Institution Building: Leading OfS registration, NDAPs progression, faculty recruitment and brand positioning — transforming a vision into an operational reality.
Much of this work was delivered through close collaboration with colleagues across the global campuses. I see leadership not as solitary direction, but as aligning people, systems and cultures across borders to achieve a shared purpose.

Outside of your academic and administrative commitments, are there passions or values that keep you grounded?
My leadership has always been deeply informed by a commitment to equality, diversity and inclusion — democratising education to create a level playing field and ensuring graduates are equipped for a volatile, uncertain, complex and ambiguous (VUCA) world.
I’m passionate about the power of interdisciplinary learning to tackle complex societal and business challenges. Innovation happens at the intersections between disciplines, cultures and perspectives.
Beyond the institution, I’m sustained by cultural and intellectual pursuits: engaging with policy debates through Times Higher Education and HEPI, writing, and maintaining deep academic networks.
For me, leadership is rooted in values, community and contributing to a more equitable academic landscape.
What advice would you offer to current students and early-career professionals who aspire to leadership roles in academia or the business education field?
My advice is simple: don’t wait for a title.

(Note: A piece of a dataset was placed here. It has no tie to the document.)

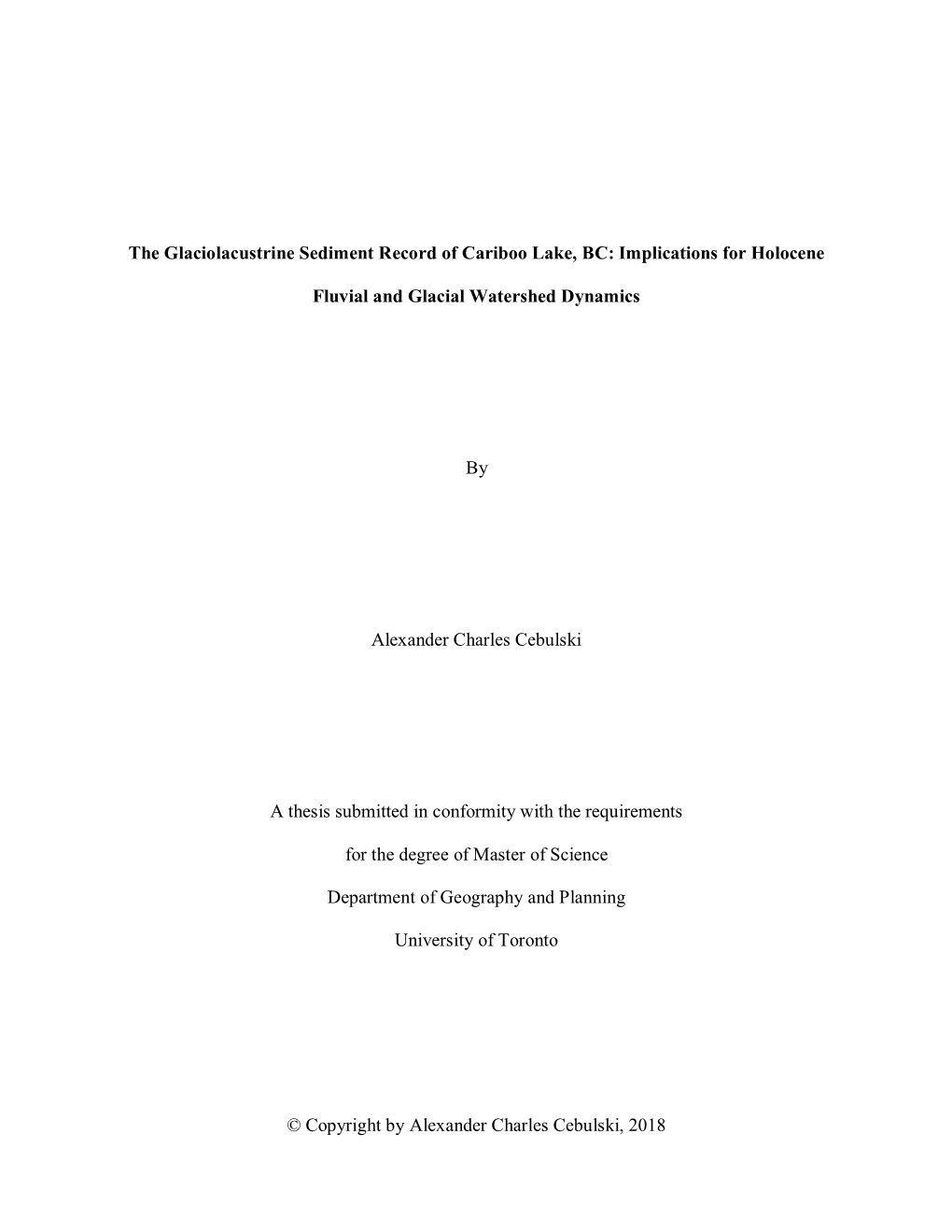 Copyright by Alexander Charles Cebulski, 2018 the Glaciolacustrine Sediment Record of Cariboo Lake, BC: Implications for Holocene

Leadership begins when you learn to connect strategy, people and values — and use that combination to shape the institutions the future demands.
Build Breadth Early: My leadership readiness came from working across research, teaching, governance and strategy.
Translate Between Worlds: The ability to bridge regulatory, academic and industry contexts is an invaluable asset.
Embrace Change: Whether launching programmes or establishing a campus, comfort with ambiguity is essential.
Champion Inclusion: Leadership without purpose is hollow — EDI has always been central to my work.
The best leaders align strategy, people and values to build institutions that reflect the future they want to see.